George Soros, the 85-year-old billionaire who smashed the Bank of England in 1992, is becoming more engaged in day-to-day trading at his family office, taking a series of large, bearish wagers.
Soros is best regarded for netting $1 billion as a hedge fund manager decades ago when he and his then-chief strategist Stan Druckenmiller gambled that the U.K. would be forced to devalue the pound. His predictions have not always played out so well.
Expecting weakness in various global markets, his Soros Fund Management cut its publicly disclosed U.S. stock holdings by 37 % in the first quarter while purchasing shares of gold miners and an exchange-traded fund tracking the price of the precious metal.
Since then, the S&P 500 Index has returned 3.1 percent. Barrick Gold Corp., his biggest new position disclosed in the quarter, fared better, jumping 44 %.
Here’s a glance at some recent calls by Soros, whose personal fortune is estimated at $24.7 billion, and some of the other trades made by his family office in the past few years:
Soros has been troubled about China since at least 2013, conveying escalating worry that the country’s leaders may not have the ability to manage an economic slowdown.
Earlier this year, he likened China’s economy to the U.S. in 2007-08, pointing to debt-fueled growth that’s produced uncertainty and instability in the country’s banking system.
“Most of the money that banks are supplying is needed to keep bad debts and loss-making enterprises alive,” Soros stated on April 20 at an Asia Society function in New York.
More defaults might be looming in the nation’s corporate bond market. Bloomberg Intelligence estimated in May that 15.6 trillion yuan ($2.4 trillion) of corporate borrowing can be classified as “at risk loans” – those where the borrower does not have sufficient earnings to insure interest payments. That is equal to 23 % of the country’s gross domestic product in 2015.
China’s Hang Seng Index has returned 10 % over the past 3 years, not superb, but nothing like the 37 % slump in U.S. stocks in 2008. The index is down 22 % from a post-financial crisis peak in April 2015, when including dividends.
At a panel discussion on Sept. 24, 2011, Soros stated the Greece-born European debt crunch was “more serious than the crisis of 2008.” Last year, he stated the chances of Greece departing the euro area were 50-50.
“You can keep on pushing it back indefinitely” by making interest payments without writing down debt, Soros stated in a Bloomberg Television interview that broadcasted March 24, 2015. “But in the meantime there will be no primary surplus because Greece is going down the drain.”
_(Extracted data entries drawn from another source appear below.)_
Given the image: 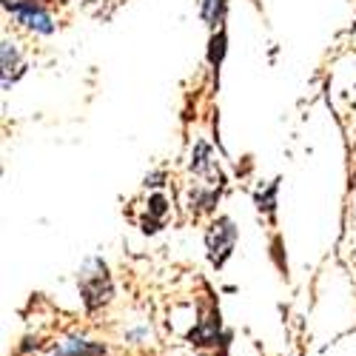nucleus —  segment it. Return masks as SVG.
<instances>
[{
    "instance_id": "39448f33",
    "label": "nucleus",
    "mask_w": 356,
    "mask_h": 356,
    "mask_svg": "<svg viewBox=\"0 0 356 356\" xmlns=\"http://www.w3.org/2000/svg\"><path fill=\"white\" fill-rule=\"evenodd\" d=\"M103 353H106L103 345H92V342H83V339H69L57 356H103Z\"/></svg>"
},
{
    "instance_id": "1a4fd4ad",
    "label": "nucleus",
    "mask_w": 356,
    "mask_h": 356,
    "mask_svg": "<svg viewBox=\"0 0 356 356\" xmlns=\"http://www.w3.org/2000/svg\"><path fill=\"white\" fill-rule=\"evenodd\" d=\"M274 191H277V183H271V188H268V194H257V202H259V209H265V211H274Z\"/></svg>"
},
{
    "instance_id": "f03ea898",
    "label": "nucleus",
    "mask_w": 356,
    "mask_h": 356,
    "mask_svg": "<svg viewBox=\"0 0 356 356\" xmlns=\"http://www.w3.org/2000/svg\"><path fill=\"white\" fill-rule=\"evenodd\" d=\"M234 240H236V228L228 217L217 220L211 228H209V236H205V243H209V251H211V262L214 265H222L234 248Z\"/></svg>"
},
{
    "instance_id": "423d86ee",
    "label": "nucleus",
    "mask_w": 356,
    "mask_h": 356,
    "mask_svg": "<svg viewBox=\"0 0 356 356\" xmlns=\"http://www.w3.org/2000/svg\"><path fill=\"white\" fill-rule=\"evenodd\" d=\"M222 54H225V32H220L217 38H211V51H209V60H211V66H220Z\"/></svg>"
},
{
    "instance_id": "f257e3e1",
    "label": "nucleus",
    "mask_w": 356,
    "mask_h": 356,
    "mask_svg": "<svg viewBox=\"0 0 356 356\" xmlns=\"http://www.w3.org/2000/svg\"><path fill=\"white\" fill-rule=\"evenodd\" d=\"M80 293H83V302L88 311H95L111 300V280H108L106 265L100 259L86 262V268L80 271Z\"/></svg>"
},
{
    "instance_id": "9d476101",
    "label": "nucleus",
    "mask_w": 356,
    "mask_h": 356,
    "mask_svg": "<svg viewBox=\"0 0 356 356\" xmlns=\"http://www.w3.org/2000/svg\"><path fill=\"white\" fill-rule=\"evenodd\" d=\"M15 60H17V51H15V49H12V43L6 40V43H3V72H9Z\"/></svg>"
},
{
    "instance_id": "7ed1b4c3",
    "label": "nucleus",
    "mask_w": 356,
    "mask_h": 356,
    "mask_svg": "<svg viewBox=\"0 0 356 356\" xmlns=\"http://www.w3.org/2000/svg\"><path fill=\"white\" fill-rule=\"evenodd\" d=\"M6 6L20 17V23H26L29 29H38V32H43V35H49L51 32V17L40 9V6H35V3H12V0H6Z\"/></svg>"
},
{
    "instance_id": "6e6552de",
    "label": "nucleus",
    "mask_w": 356,
    "mask_h": 356,
    "mask_svg": "<svg viewBox=\"0 0 356 356\" xmlns=\"http://www.w3.org/2000/svg\"><path fill=\"white\" fill-rule=\"evenodd\" d=\"M148 211H152L154 217H165V211H168V202H165V197L154 194L152 200H148Z\"/></svg>"
},
{
    "instance_id": "20e7f679",
    "label": "nucleus",
    "mask_w": 356,
    "mask_h": 356,
    "mask_svg": "<svg viewBox=\"0 0 356 356\" xmlns=\"http://www.w3.org/2000/svg\"><path fill=\"white\" fill-rule=\"evenodd\" d=\"M217 331H220V316L211 314V316H205V319L200 322V328H194V331L188 334V339H191V342H200V345H209V342H214Z\"/></svg>"
},
{
    "instance_id": "0eeeda50",
    "label": "nucleus",
    "mask_w": 356,
    "mask_h": 356,
    "mask_svg": "<svg viewBox=\"0 0 356 356\" xmlns=\"http://www.w3.org/2000/svg\"><path fill=\"white\" fill-rule=\"evenodd\" d=\"M222 15V0H202V17L209 23H217Z\"/></svg>"
}]
</instances>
There are indications that nervousness about the euro area economy is ebbing as investors more and more focus on China. Greece and its creditors in the currency bloc might be nearing an agreement to disburse a new tranche of bailout aid that would permit it to meet debt payments this summer and also pave the way for reestablishing entry to the European Central Bank’s regular refinancing operations.
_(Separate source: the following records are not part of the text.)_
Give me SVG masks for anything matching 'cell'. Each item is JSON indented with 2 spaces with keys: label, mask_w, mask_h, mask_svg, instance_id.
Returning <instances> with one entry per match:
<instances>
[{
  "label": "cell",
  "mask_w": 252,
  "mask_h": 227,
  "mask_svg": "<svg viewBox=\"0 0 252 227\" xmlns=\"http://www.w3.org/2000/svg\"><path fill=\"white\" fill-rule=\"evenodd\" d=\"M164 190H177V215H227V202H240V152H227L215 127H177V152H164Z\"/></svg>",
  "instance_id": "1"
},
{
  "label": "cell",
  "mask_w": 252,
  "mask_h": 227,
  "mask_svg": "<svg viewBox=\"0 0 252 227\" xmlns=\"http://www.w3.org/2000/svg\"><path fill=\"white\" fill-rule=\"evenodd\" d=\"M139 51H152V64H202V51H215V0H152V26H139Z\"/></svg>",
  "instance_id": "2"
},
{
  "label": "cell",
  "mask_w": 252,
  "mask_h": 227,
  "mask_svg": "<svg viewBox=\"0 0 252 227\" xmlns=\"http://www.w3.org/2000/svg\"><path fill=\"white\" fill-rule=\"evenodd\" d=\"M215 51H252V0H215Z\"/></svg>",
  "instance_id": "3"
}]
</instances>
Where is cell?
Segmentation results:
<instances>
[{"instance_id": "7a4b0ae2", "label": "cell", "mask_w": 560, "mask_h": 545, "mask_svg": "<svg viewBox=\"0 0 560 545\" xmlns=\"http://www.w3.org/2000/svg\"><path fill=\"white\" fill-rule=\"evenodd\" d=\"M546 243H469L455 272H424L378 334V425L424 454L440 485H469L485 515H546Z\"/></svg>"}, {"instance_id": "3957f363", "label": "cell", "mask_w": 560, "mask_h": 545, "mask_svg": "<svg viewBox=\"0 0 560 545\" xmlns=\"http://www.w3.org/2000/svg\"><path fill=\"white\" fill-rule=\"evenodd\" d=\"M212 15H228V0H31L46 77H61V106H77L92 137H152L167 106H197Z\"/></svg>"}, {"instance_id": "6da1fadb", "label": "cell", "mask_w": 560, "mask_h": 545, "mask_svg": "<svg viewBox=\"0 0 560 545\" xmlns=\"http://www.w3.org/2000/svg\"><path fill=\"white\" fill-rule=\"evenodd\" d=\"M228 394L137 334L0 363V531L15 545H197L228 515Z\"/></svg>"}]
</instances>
Given that Soros’ 2011 comments, the Bloomberg European 500 Index has returned 82 %. European sovereign debt has returned about 14 % in dollar terms.
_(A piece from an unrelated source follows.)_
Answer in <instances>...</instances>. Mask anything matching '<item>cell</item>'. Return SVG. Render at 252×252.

Soros took a personal awareness in Argentina – where he’s been invested for quite a few years – and most recently gambled successfully on the country’s defaulted bonds. From time to time, he’d meet privately with former President Cristina Fernandez de Kirchner to talk about Argentina’s economic potentials. After a U.S. court impeded payments on the nation’s bonds, his Quantum Partners fund in 2014 joined an investor group that sued bond trustee Bank of New York Mellon Corp. in London for failing to disperse interest payments on securities, claiming the ruling should not apply to notes governed by laws outside of the U.S.
While the argument was resolved after Fernandez left office last year, Soros has still been exhibiting interest in the country. Representatives for his fund took part in Argentina’s bond roadshow in April, based on a document obtained by Bloomberg, after which the government sold a record $16.5 billion in securities in its return to the global debt market.
Argentine bonds have returned 57 % on average since Soros’ wager was exposed with the lawsuit in August 2014.
Soros’ family office made almost $1 billion from November 2012 to February 2013 gambling that the Japanese yen would crash with the election of Prime Minster Shinzo Abe, who shoved the Bank of Japan to launch additional stimulus measures. A couple of months later, the billionaire cautioned that moves to expand monetary easing could bring about “an avalanche” in the yen as people shift their money abroad.
“What Japan is doing is actually quite dangerous because they’re doing it after 25 years of just simply accumulating deficits and not getting the economy going,” Soros stated in an April 5, 2013, interview with CNBC. Central bank officials may not be able to stop the currency’s fall, he stated.
The yen went on to fall in the wake of Soros’ comments.